Govone, che aveva partecipato alla repressione dei moti di Genova del 1849 e al successivo saccheggio della città, aveva servito, come una sorta di agente segreto, al servizio dell’Impero Ottomano ai tempi della guerra di Crimea. Tornato in Piemonte, data la sua esperienza con i turchi, fu messo a capo dell’ Ufficio d’Informazioni e delle Operazioni Militari, il primo servizio informazioni militari italiano.

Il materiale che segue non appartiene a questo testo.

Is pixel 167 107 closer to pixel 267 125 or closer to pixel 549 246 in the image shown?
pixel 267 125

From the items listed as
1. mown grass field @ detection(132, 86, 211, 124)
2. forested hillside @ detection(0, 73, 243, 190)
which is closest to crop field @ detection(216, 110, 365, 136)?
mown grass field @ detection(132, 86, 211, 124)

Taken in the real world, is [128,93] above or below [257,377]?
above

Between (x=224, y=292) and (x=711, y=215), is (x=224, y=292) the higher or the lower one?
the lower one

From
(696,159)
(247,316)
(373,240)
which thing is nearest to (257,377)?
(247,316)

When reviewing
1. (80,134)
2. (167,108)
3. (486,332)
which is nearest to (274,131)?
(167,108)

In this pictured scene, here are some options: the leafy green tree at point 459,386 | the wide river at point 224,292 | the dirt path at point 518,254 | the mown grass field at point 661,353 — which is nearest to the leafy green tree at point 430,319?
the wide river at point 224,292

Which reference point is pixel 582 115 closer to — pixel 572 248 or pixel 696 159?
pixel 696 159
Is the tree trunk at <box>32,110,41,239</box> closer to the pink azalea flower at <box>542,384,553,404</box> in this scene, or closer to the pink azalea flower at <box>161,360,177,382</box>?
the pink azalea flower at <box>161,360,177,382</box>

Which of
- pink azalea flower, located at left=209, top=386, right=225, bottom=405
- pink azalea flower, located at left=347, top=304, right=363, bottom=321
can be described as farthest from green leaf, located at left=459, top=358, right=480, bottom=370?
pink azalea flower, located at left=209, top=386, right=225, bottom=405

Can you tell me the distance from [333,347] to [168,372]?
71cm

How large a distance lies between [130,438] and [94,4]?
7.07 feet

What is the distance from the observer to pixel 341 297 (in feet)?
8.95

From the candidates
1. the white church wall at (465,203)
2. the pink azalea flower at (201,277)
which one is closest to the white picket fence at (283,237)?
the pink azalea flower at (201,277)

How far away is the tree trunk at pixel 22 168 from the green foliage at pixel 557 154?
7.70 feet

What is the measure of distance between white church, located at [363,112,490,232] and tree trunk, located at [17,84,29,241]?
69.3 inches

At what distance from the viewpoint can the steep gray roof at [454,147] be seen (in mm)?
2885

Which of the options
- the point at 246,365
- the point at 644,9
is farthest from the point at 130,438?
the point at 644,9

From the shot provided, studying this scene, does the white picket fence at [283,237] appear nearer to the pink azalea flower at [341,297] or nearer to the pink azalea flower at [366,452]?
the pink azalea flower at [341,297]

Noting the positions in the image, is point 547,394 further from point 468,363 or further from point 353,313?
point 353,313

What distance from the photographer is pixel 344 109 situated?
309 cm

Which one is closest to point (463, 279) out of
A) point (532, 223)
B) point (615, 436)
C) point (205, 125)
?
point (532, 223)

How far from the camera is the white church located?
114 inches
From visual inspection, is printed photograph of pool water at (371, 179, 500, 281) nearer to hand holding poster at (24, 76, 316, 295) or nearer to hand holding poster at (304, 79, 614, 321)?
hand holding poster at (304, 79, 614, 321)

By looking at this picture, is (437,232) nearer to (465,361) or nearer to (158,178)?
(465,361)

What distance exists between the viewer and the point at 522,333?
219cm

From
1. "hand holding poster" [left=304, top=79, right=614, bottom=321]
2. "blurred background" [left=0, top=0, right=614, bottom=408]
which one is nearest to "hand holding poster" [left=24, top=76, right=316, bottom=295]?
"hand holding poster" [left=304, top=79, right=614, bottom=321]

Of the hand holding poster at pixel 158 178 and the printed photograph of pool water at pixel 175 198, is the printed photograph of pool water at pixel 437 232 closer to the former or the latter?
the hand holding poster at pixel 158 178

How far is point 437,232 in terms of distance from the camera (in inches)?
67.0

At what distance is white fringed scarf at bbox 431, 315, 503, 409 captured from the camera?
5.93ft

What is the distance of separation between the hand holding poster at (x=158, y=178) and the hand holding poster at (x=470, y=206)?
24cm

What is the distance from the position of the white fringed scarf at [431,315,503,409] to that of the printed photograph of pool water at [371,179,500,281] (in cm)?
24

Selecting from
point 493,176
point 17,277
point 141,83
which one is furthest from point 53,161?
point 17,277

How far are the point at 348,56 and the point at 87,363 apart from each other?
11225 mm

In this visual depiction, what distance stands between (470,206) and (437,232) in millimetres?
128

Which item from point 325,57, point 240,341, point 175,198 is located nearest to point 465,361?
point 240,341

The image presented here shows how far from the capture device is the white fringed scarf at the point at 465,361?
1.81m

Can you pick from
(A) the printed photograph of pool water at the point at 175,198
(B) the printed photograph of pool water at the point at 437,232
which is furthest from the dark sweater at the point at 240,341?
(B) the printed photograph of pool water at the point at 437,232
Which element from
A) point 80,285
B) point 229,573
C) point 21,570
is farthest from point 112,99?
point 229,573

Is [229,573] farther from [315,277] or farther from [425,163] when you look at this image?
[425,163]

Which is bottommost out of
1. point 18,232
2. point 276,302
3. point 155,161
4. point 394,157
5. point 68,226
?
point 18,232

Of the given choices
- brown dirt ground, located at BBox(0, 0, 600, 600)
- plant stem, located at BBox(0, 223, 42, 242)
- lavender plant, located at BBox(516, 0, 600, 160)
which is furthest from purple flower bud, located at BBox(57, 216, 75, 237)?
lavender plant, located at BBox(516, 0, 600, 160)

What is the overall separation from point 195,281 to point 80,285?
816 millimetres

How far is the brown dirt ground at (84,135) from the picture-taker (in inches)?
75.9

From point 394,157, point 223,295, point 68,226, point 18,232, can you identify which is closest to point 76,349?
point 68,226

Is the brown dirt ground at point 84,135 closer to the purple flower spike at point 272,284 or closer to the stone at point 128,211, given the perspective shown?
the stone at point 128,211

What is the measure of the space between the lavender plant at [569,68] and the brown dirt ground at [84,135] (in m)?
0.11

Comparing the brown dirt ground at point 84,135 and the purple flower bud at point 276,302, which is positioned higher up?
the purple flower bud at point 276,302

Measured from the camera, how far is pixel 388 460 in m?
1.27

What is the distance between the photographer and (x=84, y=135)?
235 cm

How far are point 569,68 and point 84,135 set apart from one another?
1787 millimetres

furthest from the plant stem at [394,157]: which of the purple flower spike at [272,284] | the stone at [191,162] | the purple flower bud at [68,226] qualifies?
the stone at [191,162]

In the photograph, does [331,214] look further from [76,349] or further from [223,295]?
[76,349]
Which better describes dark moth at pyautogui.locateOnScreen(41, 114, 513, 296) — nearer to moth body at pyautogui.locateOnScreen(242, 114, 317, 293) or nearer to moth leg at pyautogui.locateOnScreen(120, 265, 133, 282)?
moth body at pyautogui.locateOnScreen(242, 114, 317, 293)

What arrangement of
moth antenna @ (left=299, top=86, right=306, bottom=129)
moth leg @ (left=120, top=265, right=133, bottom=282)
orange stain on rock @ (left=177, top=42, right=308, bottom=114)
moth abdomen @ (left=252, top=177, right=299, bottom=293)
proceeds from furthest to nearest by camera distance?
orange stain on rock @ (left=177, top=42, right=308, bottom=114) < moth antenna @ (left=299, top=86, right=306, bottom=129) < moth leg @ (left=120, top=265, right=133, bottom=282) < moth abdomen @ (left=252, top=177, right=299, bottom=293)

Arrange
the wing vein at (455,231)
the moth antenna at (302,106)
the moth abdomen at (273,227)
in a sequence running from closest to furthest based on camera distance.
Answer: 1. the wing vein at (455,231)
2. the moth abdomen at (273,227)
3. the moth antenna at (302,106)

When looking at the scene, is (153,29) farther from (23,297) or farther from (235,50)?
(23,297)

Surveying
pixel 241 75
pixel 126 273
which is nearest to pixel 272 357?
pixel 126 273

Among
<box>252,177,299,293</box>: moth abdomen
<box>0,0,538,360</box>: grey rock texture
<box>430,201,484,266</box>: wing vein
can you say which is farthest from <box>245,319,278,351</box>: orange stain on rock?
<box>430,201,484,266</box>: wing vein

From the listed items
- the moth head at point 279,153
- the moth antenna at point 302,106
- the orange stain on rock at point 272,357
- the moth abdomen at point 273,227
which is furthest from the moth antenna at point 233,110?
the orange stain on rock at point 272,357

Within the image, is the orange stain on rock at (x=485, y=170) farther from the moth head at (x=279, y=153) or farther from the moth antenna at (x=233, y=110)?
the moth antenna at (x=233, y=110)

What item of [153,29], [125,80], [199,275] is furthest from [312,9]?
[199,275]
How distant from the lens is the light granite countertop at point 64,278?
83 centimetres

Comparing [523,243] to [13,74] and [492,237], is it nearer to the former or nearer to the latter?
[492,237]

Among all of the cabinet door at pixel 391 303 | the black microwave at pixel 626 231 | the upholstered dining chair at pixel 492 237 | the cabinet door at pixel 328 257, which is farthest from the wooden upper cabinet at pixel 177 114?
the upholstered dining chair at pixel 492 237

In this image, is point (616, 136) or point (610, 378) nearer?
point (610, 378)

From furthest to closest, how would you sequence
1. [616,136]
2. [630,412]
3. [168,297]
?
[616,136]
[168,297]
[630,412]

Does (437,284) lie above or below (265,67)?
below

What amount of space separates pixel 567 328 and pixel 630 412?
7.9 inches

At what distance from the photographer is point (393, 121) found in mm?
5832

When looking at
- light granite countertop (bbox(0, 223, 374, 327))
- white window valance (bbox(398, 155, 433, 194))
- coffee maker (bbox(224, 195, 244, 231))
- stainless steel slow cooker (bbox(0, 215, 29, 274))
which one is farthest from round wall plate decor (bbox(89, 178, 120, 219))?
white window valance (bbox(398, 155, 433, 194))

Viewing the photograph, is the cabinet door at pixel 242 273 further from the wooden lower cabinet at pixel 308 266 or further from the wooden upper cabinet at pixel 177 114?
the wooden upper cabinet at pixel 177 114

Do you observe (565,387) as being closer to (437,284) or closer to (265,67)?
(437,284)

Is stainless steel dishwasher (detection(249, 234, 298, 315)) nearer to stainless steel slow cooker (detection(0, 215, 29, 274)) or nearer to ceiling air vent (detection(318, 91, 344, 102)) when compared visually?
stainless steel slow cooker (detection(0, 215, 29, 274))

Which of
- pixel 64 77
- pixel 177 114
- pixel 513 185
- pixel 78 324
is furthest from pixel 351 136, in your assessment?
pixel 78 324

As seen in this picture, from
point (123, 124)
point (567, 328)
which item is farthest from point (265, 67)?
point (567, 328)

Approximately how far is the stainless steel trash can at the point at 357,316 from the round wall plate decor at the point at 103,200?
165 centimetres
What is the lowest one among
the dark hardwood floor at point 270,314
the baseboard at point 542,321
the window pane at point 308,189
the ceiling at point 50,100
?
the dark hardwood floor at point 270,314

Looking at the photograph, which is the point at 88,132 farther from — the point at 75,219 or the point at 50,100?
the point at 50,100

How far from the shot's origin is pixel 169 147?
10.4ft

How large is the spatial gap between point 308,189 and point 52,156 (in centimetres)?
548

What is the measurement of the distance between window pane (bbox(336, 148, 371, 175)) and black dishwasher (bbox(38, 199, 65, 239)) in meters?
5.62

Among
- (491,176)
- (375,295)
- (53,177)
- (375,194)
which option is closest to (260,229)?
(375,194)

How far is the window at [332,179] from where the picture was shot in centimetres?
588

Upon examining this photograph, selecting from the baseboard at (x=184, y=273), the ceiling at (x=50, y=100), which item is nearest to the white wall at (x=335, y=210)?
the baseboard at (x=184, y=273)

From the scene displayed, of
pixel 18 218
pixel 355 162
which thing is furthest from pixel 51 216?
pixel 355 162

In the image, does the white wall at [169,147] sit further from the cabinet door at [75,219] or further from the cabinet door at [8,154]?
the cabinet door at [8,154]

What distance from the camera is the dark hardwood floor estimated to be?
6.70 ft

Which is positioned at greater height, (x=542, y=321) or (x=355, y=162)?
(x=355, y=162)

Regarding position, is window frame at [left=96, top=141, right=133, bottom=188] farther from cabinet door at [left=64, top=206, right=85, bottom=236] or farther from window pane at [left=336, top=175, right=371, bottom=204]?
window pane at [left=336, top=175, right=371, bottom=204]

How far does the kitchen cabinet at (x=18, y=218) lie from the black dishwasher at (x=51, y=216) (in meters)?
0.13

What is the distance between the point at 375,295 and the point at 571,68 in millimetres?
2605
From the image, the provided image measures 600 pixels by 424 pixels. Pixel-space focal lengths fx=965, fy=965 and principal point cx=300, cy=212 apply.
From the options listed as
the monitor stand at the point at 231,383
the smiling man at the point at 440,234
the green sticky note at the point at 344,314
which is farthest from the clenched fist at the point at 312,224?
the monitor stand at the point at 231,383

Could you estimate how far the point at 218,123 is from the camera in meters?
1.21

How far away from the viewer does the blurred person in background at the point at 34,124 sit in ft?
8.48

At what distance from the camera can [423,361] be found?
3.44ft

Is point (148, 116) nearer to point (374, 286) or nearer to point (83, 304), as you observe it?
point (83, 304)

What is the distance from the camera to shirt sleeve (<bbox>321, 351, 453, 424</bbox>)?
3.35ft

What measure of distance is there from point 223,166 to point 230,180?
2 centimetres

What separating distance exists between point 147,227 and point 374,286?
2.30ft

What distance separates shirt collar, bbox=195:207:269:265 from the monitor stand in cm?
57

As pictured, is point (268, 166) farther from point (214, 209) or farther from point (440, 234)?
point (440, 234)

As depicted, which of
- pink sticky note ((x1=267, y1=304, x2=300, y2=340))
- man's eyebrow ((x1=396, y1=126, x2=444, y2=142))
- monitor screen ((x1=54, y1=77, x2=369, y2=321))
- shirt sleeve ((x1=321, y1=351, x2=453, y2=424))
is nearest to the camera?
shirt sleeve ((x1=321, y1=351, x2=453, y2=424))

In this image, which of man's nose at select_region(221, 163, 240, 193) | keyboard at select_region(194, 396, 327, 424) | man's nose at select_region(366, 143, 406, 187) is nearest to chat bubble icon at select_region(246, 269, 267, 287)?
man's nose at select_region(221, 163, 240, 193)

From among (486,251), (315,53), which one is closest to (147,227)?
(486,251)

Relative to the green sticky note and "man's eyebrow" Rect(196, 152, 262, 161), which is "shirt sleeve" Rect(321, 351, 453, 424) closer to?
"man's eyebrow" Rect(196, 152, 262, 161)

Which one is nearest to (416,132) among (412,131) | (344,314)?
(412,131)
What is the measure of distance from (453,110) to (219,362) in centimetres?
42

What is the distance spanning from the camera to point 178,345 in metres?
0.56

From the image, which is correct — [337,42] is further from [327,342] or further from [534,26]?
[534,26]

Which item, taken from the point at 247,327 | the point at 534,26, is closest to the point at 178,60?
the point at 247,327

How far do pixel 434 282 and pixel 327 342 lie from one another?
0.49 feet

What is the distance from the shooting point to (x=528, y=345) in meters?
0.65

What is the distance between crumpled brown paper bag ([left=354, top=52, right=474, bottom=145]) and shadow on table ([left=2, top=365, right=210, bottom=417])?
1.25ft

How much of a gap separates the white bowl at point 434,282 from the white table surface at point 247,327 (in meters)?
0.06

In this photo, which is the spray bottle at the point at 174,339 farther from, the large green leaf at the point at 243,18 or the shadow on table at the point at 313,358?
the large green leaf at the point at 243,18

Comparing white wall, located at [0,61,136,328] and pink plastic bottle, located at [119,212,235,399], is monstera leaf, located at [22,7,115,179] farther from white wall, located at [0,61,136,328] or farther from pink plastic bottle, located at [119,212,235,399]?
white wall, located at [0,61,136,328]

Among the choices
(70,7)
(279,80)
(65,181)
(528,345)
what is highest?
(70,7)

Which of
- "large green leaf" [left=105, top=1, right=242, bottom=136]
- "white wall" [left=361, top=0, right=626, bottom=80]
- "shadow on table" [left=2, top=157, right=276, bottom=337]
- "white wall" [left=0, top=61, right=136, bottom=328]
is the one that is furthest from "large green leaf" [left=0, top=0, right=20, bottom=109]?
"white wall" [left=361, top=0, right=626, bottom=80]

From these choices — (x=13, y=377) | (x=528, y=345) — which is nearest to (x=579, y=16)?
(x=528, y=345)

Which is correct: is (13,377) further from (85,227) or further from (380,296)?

Dopo la Seconda Guerra di Indipendenza, partecipò alla repressione dei guerriglia filo borbonica in Sud Italia, il cosiddetto brigantaggio: segnato da quell’esperienza, Govone fece l’errore di confondere il confondere il contesto siciliano, profondamente diverso, con quello calabro lucano.

Per cui applicò un regime repressivo estremamente duro: i soldati piemontesi sparavano e arrestavano i disgraziati che cadevano nelle loro mani, sicuri dell’impunità. Govone aveva poi dato l’ordine di tagliare l’acqua a molti paesi e di bruciare le case con i parenti dei renitenti che si erano messi in salvo fuggendo sulle montagne.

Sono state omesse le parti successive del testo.